Policjanci sprawdzili się w roli … strażaków
Służba w policji to nie tylko łapanie przestępców, ale i … gaszenie pożarów. Do tak nietypowej akcji doszło w okolicach Rucianego-Nidy.
Sierżanci Aleksandra Chudzik i Sebastian Wojdyła z komisariatu w Rucianym-Nidzie podczas patrolowania terenu zauważyli kłęby dymu i ogień wydobywający się z domku letniskowego jednego z ośrodków wypoczynkowych.
Policjanci bez wahania ruszyli z pomocą, obawiając się, że w środku mogą być jakieś osoby.
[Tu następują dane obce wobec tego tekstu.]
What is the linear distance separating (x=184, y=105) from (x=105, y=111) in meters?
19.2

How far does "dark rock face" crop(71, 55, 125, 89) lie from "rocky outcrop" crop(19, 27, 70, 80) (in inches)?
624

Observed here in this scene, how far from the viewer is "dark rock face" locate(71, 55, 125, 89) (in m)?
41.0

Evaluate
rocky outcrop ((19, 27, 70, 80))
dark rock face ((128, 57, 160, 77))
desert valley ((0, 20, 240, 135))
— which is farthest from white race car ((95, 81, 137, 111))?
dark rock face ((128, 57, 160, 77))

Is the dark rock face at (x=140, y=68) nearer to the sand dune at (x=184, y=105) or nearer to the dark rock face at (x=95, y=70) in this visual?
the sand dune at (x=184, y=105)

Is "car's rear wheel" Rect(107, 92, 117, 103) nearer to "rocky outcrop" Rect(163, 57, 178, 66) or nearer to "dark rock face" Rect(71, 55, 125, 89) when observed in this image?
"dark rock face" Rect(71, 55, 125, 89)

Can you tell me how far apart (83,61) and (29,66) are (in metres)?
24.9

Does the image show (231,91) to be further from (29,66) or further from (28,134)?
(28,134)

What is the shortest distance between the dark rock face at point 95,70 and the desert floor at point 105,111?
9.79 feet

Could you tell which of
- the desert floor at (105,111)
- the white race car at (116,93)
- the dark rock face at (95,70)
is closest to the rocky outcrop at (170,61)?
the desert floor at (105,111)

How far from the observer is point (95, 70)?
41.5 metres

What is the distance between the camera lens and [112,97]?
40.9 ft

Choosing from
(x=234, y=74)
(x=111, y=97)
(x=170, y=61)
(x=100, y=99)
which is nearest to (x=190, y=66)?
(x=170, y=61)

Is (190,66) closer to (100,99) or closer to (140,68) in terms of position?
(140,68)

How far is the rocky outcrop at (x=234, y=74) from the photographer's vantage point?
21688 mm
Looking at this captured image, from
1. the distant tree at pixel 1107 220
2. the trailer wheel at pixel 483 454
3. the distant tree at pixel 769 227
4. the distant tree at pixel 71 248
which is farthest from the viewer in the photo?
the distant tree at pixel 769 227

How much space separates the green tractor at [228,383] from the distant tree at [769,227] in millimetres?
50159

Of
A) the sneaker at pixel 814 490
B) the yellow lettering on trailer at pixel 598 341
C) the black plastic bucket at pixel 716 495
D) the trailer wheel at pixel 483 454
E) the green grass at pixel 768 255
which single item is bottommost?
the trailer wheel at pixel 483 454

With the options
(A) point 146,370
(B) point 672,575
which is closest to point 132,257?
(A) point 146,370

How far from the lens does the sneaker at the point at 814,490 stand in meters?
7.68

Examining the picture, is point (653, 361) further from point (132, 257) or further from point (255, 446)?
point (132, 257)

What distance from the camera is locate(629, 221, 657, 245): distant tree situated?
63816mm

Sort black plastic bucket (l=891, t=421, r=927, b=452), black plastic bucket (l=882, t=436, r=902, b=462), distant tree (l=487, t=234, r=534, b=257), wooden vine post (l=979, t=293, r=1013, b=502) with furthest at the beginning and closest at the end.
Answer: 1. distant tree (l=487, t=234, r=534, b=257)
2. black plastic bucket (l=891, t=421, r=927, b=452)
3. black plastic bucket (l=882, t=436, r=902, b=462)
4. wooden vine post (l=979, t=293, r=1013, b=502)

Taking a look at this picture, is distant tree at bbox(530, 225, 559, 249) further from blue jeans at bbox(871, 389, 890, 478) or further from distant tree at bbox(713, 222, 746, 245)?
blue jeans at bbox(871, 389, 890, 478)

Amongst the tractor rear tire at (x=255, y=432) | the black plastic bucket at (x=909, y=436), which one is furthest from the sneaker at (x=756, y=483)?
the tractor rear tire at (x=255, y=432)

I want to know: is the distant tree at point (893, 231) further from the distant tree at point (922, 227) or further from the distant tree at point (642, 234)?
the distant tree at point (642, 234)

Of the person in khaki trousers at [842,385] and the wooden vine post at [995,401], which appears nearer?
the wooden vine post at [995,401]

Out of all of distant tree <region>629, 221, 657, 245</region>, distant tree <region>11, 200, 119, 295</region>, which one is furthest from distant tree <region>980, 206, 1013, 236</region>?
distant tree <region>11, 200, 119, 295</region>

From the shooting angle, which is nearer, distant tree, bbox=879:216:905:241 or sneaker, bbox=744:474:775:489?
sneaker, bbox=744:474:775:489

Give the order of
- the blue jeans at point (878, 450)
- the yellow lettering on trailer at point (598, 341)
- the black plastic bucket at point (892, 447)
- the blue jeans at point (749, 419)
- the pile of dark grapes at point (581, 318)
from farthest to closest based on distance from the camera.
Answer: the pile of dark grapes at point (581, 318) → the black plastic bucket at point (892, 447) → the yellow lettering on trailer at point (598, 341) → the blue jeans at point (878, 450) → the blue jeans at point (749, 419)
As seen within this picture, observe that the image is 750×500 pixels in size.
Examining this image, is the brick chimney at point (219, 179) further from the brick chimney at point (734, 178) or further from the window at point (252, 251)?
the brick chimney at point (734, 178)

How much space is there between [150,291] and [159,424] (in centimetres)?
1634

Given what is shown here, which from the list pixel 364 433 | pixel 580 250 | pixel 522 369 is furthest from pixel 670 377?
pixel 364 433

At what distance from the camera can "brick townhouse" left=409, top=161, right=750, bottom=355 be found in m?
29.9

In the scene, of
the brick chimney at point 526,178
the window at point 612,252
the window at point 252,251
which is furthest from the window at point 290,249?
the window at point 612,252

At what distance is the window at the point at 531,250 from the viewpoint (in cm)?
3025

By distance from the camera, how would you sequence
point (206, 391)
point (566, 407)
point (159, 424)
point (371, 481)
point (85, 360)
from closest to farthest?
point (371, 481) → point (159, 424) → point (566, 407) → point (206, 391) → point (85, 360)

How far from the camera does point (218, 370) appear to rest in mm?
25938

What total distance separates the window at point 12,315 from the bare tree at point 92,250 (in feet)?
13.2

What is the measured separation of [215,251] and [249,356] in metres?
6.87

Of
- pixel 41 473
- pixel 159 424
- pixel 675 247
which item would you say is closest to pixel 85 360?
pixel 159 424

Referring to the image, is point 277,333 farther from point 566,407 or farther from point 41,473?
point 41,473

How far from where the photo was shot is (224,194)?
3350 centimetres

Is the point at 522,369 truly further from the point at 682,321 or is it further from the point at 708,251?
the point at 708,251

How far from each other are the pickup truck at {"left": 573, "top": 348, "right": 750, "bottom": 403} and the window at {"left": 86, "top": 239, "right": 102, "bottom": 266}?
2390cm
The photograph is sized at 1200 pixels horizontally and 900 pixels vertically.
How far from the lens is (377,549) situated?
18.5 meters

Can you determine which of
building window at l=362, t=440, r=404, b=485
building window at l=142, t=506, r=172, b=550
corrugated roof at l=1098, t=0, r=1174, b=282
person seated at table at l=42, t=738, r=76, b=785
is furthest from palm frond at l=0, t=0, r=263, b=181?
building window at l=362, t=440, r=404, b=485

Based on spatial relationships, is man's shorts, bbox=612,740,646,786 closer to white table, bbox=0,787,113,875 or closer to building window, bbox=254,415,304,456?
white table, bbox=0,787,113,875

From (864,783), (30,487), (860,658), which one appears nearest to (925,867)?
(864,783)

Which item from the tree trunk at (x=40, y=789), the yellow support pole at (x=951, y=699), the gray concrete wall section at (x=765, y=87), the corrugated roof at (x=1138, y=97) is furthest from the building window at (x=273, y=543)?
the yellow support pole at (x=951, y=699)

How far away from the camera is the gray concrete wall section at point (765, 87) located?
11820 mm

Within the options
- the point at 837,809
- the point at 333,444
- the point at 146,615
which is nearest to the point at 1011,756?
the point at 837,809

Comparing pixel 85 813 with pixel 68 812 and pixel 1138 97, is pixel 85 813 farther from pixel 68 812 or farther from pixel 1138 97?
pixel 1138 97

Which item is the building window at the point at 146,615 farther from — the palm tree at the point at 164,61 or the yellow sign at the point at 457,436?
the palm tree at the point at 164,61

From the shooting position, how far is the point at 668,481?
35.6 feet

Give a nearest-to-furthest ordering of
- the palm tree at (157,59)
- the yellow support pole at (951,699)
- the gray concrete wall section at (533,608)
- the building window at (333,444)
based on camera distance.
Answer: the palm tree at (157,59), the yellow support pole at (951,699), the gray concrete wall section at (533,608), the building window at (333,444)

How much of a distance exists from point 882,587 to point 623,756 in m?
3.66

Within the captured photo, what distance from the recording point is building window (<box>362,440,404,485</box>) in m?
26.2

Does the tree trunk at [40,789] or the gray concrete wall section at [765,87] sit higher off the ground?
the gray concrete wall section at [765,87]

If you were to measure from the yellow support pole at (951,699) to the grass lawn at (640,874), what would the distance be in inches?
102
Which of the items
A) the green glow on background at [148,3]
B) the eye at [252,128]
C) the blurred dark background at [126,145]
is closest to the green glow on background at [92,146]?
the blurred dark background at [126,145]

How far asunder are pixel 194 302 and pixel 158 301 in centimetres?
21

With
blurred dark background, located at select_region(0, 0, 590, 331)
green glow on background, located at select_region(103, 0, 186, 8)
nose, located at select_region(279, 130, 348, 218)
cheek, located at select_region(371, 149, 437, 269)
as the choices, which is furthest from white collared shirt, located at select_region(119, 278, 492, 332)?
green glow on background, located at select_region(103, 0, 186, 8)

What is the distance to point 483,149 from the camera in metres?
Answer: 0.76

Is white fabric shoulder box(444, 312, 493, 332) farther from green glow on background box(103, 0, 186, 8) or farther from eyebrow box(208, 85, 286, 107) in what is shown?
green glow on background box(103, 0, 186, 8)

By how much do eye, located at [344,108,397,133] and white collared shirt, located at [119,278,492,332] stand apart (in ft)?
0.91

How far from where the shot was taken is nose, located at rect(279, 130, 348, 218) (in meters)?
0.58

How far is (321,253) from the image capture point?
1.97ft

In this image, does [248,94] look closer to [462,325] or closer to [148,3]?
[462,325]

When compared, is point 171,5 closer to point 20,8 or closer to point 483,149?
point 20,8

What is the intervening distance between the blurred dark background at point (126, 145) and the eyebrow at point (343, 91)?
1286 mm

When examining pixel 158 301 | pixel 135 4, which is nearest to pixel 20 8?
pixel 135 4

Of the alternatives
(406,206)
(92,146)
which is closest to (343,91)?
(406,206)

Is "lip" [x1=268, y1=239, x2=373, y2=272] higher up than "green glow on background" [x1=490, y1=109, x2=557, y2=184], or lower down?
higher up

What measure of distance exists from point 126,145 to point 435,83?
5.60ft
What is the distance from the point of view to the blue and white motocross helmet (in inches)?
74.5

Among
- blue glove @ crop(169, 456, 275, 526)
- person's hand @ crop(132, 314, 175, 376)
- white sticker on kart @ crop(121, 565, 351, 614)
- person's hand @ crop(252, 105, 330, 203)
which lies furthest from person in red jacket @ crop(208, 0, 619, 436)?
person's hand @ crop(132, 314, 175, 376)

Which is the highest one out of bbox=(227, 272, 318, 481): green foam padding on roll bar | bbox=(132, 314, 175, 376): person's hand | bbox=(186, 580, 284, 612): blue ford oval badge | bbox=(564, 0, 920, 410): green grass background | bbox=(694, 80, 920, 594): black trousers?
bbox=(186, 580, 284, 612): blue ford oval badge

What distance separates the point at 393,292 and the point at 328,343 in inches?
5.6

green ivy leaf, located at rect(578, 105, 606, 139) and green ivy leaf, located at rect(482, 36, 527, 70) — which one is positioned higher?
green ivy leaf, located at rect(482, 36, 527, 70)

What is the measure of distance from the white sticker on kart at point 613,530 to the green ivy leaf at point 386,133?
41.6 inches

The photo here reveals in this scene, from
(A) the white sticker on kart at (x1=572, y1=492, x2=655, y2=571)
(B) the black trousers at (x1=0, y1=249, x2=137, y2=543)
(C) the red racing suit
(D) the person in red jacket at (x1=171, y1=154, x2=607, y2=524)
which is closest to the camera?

Funkcjonariusze przeskoczyli przez ogrodzenie i dotarli do palącego się budynku. Weszli do środka, aby sprawdzić, czy są tam jakieś osoby. Na szczęście budynek był pusty.
– relacjonowała nadkomisarz Anna Szypczyńska – oficer prasowy Komendy Powiatowej Policji w Piszu.
Następnie policjanci wspólnie z pracownikami ośrodka stłumili ogień. Przybyli na miejsce strażacy ustalili, że do pożaru doszło w saunie, gdzie bardzo szybko zapaliły się drewniane belki. Przyczyną była najprawdopodobniej nieszczelność przewodu kominowego.
Funkcjonariusze doskonale wiedzieli w jaki sposób zachować się w miejscu pożaru, ponieważ sierżant Sebastian Wojdyła już od ponad dziesięciu lat jest strażakiem ochotnikiem.